## begin Selected text
Caring For Fig Trees
Watering and Mulching Figs
Like any fruit tree, the fig does not do well if the soil gets too dry, especially when it is carrying fruit. The first step is to apply a layer of organic mulch around the tree three to four inches thick. That mulch will help reduce water loss out of the soil. When the mulch has decomposed down to less than two inches, it should be renewed. For watering the general rule is that the tree needs about one inch of water each week either from the rain or from you. If the tree is in a container or growing in the ground in the south, in July and August two inches is a better rule. If you rig a soaker hose type of drip irrigation around the tree under the mulch, your watering task gets real easy. The tree is going to be much more sensitive to lack of water in its first five or six years. As it matures, it can handle a bit more dry weather. Still, even a full sized tree will need watering if you’ve had no rain for a couple of weeks in the summer.
Your fig tree should not be fertilized in the year it is planted. In the following spring it will enjoy an application of a granular slow release type of nitrogen fertilizer after the leaves have appeared. For in ground trees, spread a cup or two of fertilizer for every year of growth until you get to ten cups. Spread the fertilizer somewhat evenly around the tree under the drip line, but no closer to the tree than five inches. In containers give your tree several cups of fertilizer in the spring and again in June, remembering that there is no real soil in that container so the tree is completely dependent on you for its nutrition. Like all fruit trees, too much fertilizer in any year will create lots of green growth and very little fruit. With figs, over-fertilizing also makes them much more vulnerable to winter damage because their growth rate is so rapid.
In the deep south, a fig tree can become quite large so there is little need to prune after shaping the tree in the first four or five years. In the rest of the country, figs can be pruned to be small single stemmed trees, or if left to their natural habit become multi-stemmed shrubs. In many instances, fig growers will shape the multi-stemmed shrub into a flat sided, fan-shaped bush that is growing up against a south-facing wall. As a reminder, if your skin is sensitive to the fig's milky latex, wear gloves during pruning.
What I’m saying is that figs are quite amenable to fairly constant pruning over the years, or will be perfectly happy being left alone. Here is the key piece of information for folks growing the “common fig”, which is the most popular. The fruit in the first or breba harvest is produced on “old” wood that was produced in the previous year. The fruit on the common fig in the main harvest in late summer grows on “new” wood. That is a branch that is produced in the current year. The branches forming this year will have fruit on them in the current year and then again in the early part of next year. I mention this to point out that if you prune the whole tree back during the winter, the normal time to prune, you are likely losing your early crop. In most areas, except in the deep south, that early crop is usually inconsequential, so don’t worry about it. The tree can be cut down to the ground and the new growth will produce fruit in the late summer.
At the same time, most folks feel a bit nervous cutting the whole tree back at one time. The safe approach until you gain some experience and confidence is to follow the one third rule. Take no more than one third of last year’s growth off of no more than one third of the branches. As with all trees, you should remove all dead wood at any time.
## end Selected text
## begin Data block
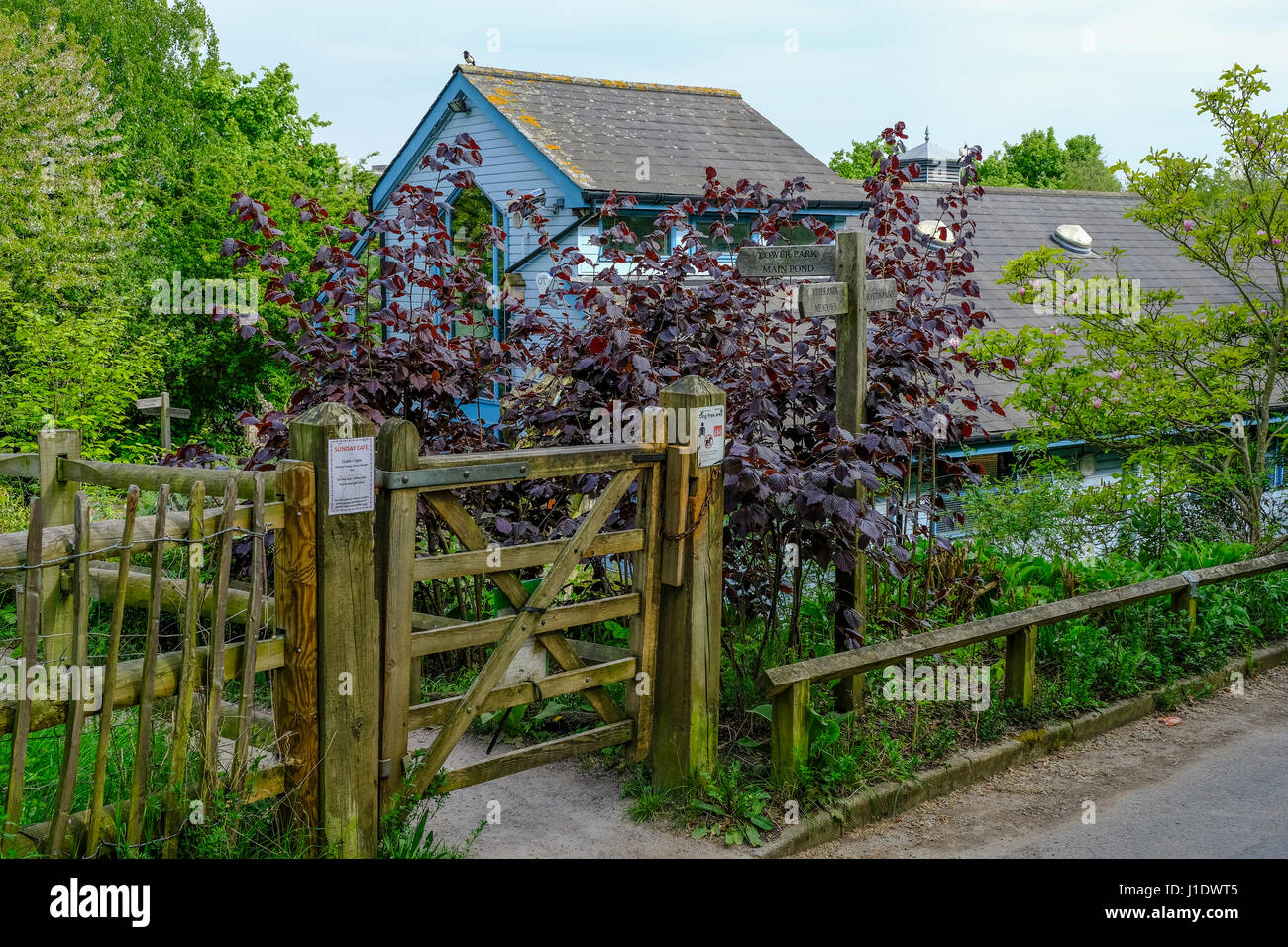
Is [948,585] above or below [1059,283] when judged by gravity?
below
## end Data block
**Short problem:** Rewrite the passage of the fig tree care text that starts with the words "In the deep south, a" and ends after "gloves during pruning.", substituting "long sleeves" for "gloves".

**Response:**
In the deep south, a fig tree can become quite large so there is little need to prune after shaping the tree in the first four or five years. In the rest of the country, figs can be pruned to be small single stemmed trees, or if left to their natural habit become multi-stemmed shrubs. In many instances, fig growers will shape the multi-stemmed shrub into a flat sided, fan-shaped bush that is growing up against a south-facing wall. As a reminder, if your skin is sensitive to the fig's milky latex, wear long sleeves during pruning.